**Task list**
(A) Reproduce the email on the ASUS fan curve patch from "On 8/29/21 3:03" up to and including "ASUS ROG laptops.", substituting "notebooks" for "laptops".
(B) Extend the email on the ASUS fan curve patch, picking up after its final line.

**Page extract**
== Segment start ==

On 8/29/21 3:03 AM, Luke Jones wrote:
On Sun, Aug 29 2021 at 11:57:55 +0200, Hans de Goede <hdegoede@xxxxxxxxxx> wrote:
Hi Luke,
On 8/29/21 9:14 AM, Luke D. Jones wrote:
Add support for custom fan curves found on some ASUS ROG laptops.
- V1
+ Initial patch work
- V2
+ Don't fail and remove wmi driver if error from
asus_wmi_evaluate_method_buf() if error is -ENODEV
- V3
+ Store the "default" fan curves
+ Call throttle_thermal_policy_write() if a curve is erased to ensure
that the factory default for a profile is applied again
- V4
+ Do not apply default curves by default. Testers have found that the
default curves don't quite match actual no-curve behaviours
+ Add method to enable/disable curves for each profile
- V5
+ Remove an unrequired function left over from previous iterations
+ Ensure default curves are applied if user writes " " to a curve path
+ Rename "active_fan_curve_profiles" to "enabled_fan_curve_profiles" to
better reflect the behavious of this setting
+ Move throttle_thermal_policy_write_*pu_curves() and rename to
fan_curve_*pu_write()
+ Merge fan_curve_check_valid() and fan_curve_write()
+ Remove some leftover debug statements
- V6
+ Refactor data structs to store array or u8 instead of strings.

== Segment end ==

**The data**
== Segment start ==

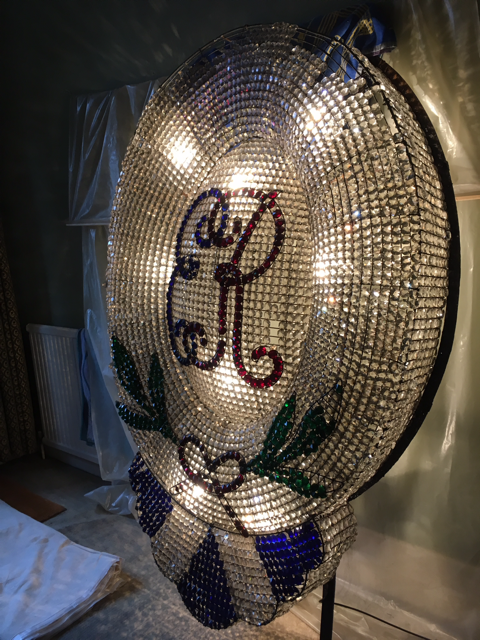 Lighting Restoration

== Segment end ==

**Answers per task**
(A)
On 8/29/21 3:03 AM, Luke Jones wrote:
On Sun, Aug 29 2021 at 11:57:55 +0200, Hans de Goede <hdegoede@xxxxxxxxxx> wrote:
Hi Luke,
On 8/29/21 9:14 AM, Luke D. Jones wrote:
Add support for custom fan curves found on some ASUS ROG notebooks.

(B)
This affects the entire patch except the enabled_fan_curves block
+ Use sysfs_match_string in enabled_fan_curve block
+ Add some extra comments to describe things
+ Allow some variation in how fan curve input can be formatted
+ Use SENSOR_DEVICE_ATTR_2_RW() to reduce the amount of lines per
fan+profile combo drastically
Thank you for your continued work on this. I read in the discussin of v5
that you discussed using the standard auto_point#_pwm, auto_point#_temp
pairs. I see here that you have decided to not go that route, may I ask
why ?
Sure, primary reason is because the RPM for the fans is in percentage so it didn't really make sense to me to use that format.
Also if the max for that is 255 then I'd need to introduce scaling to make match what the ACPI method expects (max 100). But yeah, auto_point#_pwm changes the meaning.
Bad argument. That is true for other controllers as well. You could
just scale it up and down as needed.
The whole point of an ABI is that it is standardized.
If others would [be permitted to] follow your line of argument,
we would not have a useful ABI because "my chip provides/needs
data in some other format".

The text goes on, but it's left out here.